### YOUR GOAL
Locate the line that contains "Spatially speaking, is". Reproduce it and all following lines up to the end of the material, exactly and with nothing added.
╭──
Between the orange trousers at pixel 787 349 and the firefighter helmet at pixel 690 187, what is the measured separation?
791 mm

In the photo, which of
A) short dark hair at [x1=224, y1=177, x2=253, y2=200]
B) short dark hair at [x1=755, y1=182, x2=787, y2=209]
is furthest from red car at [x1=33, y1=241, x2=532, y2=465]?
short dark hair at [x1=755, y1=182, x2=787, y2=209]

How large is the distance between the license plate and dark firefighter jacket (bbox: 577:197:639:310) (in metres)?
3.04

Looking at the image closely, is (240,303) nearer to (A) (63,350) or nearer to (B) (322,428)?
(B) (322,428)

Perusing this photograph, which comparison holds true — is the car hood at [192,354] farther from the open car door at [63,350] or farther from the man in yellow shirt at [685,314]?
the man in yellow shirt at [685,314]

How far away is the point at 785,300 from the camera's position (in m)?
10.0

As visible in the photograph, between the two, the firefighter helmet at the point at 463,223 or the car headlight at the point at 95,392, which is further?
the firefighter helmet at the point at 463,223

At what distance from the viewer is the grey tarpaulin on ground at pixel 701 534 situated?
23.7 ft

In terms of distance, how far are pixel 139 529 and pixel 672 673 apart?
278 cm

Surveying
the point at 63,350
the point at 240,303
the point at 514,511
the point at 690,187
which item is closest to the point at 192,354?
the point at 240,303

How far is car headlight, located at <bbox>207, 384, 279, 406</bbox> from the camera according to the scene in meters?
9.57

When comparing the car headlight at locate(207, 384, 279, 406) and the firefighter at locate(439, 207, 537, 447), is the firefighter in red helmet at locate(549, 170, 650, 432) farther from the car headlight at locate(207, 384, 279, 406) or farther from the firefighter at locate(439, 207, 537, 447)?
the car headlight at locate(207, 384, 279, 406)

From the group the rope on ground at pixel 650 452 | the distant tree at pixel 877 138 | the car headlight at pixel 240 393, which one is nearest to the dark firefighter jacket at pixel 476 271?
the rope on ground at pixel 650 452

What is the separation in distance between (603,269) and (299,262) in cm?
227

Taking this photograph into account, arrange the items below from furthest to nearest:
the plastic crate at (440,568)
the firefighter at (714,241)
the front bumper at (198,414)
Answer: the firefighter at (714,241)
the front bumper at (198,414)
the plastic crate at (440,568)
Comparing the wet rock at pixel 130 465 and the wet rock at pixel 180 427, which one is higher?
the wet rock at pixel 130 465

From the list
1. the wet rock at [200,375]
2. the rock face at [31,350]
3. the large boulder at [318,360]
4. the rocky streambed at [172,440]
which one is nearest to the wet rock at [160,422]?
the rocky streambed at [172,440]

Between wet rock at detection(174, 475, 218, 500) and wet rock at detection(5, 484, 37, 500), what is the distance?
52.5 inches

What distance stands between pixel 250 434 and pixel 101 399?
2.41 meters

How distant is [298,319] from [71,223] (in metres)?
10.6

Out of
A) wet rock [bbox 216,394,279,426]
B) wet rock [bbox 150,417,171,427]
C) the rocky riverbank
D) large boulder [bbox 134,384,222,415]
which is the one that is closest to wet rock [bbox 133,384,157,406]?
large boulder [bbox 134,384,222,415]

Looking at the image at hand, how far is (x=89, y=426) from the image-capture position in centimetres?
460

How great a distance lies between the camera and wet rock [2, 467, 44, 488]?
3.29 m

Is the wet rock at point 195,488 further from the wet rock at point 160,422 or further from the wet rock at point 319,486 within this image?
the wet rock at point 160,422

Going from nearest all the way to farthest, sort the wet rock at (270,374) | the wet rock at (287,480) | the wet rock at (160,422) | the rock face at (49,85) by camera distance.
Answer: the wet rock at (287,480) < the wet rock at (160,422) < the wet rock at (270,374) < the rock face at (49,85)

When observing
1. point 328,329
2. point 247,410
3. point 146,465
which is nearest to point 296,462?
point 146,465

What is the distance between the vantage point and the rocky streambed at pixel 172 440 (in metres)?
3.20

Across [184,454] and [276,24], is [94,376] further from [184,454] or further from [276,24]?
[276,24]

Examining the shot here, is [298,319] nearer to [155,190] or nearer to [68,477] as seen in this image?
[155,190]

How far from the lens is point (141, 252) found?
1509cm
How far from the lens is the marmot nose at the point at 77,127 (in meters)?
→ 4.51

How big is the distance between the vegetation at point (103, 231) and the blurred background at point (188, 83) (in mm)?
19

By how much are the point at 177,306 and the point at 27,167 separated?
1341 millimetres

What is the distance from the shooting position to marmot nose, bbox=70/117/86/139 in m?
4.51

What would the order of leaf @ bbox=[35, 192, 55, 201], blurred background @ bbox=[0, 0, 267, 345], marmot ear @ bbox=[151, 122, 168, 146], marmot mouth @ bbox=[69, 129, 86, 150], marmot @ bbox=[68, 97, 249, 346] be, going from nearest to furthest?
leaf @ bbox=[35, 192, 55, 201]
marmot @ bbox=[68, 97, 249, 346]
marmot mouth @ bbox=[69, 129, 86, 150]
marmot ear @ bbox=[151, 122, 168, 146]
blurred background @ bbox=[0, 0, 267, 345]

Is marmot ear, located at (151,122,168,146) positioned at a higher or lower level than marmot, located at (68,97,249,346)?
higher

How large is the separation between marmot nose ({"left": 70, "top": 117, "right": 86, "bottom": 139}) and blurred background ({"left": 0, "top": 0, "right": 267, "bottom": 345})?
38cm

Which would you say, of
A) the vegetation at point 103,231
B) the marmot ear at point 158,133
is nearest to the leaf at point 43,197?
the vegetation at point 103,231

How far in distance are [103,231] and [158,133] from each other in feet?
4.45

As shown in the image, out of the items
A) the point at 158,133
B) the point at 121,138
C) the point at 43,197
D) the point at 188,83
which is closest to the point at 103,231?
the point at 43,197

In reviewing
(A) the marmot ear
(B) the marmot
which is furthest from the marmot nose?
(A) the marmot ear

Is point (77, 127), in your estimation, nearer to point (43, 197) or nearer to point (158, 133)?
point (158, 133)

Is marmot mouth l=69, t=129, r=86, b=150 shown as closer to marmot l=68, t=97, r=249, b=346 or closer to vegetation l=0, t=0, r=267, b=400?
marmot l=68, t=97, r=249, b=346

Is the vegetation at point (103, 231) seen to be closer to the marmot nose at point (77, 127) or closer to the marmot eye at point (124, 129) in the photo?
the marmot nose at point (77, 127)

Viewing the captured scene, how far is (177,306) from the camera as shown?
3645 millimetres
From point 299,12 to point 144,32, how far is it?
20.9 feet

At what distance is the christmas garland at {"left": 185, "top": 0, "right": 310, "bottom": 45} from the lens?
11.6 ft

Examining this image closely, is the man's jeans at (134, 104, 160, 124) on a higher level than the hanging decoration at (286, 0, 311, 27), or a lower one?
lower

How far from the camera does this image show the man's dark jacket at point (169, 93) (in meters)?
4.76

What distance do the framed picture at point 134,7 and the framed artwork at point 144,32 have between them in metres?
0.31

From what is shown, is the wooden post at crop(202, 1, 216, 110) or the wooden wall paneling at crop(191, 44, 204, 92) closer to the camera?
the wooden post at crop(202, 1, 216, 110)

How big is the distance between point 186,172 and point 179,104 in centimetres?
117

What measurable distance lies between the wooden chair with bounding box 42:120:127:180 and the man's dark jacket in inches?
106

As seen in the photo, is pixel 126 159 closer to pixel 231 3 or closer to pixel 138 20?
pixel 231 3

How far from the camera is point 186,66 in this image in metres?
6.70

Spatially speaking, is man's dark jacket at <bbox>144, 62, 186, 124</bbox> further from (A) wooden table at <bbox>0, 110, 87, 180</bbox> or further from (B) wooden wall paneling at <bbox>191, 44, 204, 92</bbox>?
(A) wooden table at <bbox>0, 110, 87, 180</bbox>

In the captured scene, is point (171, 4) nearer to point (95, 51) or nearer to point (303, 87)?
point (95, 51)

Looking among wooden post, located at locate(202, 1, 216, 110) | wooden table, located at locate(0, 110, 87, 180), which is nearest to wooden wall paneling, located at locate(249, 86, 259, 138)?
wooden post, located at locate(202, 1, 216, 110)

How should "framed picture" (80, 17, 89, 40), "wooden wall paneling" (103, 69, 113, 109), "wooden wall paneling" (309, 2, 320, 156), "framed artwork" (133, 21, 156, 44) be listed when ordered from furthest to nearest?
╰──
### COMPLETED TASK
Spatially speaking, is man's dark jacket at <bbox>144, 62, 186, 124</bbox> further from (A) wooden table at <bbox>0, 110, 87, 180</bbox> or further from (B) wooden wall paneling at <bbox>191, 44, 204, 92</bbox>?
(A) wooden table at <bbox>0, 110, 87, 180</bbox>

In the captured scene, is point (171, 4) nearer to point (95, 51) or nearer to point (303, 87)?
point (95, 51)

Looking among wooden post, located at locate(202, 1, 216, 110) | wooden table, located at locate(0, 110, 87, 180), which is nearest to wooden wall paneling, located at locate(249, 86, 259, 138)?
wooden post, located at locate(202, 1, 216, 110)

How should "framed picture" (80, 17, 89, 40), "wooden wall paneling" (103, 69, 113, 109), "wooden wall paneling" (309, 2, 320, 156), "framed artwork" (133, 21, 156, 44) be listed when ordered from furthest to nearest?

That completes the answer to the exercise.